> Exercise requirements: After finding the line with "La Vitamine C Liposomale - Michel Dogna" in the data below, set down exactly each line through the one with "Offline is the", inclusive, and stop there.
### Task inputs
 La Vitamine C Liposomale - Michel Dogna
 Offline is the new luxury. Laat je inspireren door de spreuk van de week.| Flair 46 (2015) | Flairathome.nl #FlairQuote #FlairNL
######
### Task inputs
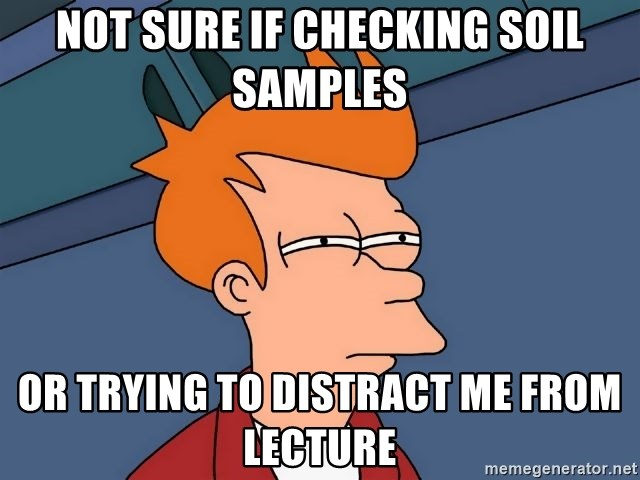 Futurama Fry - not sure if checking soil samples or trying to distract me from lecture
######
> Finished task:
 La Vitamine C Liposomale - Michel Dogna
 Offline is the new luxury. Laat je inspireren door de spreuk van de week.| Flair 46 (2015) | Flairathome.nl #FlairQuote #FlairNL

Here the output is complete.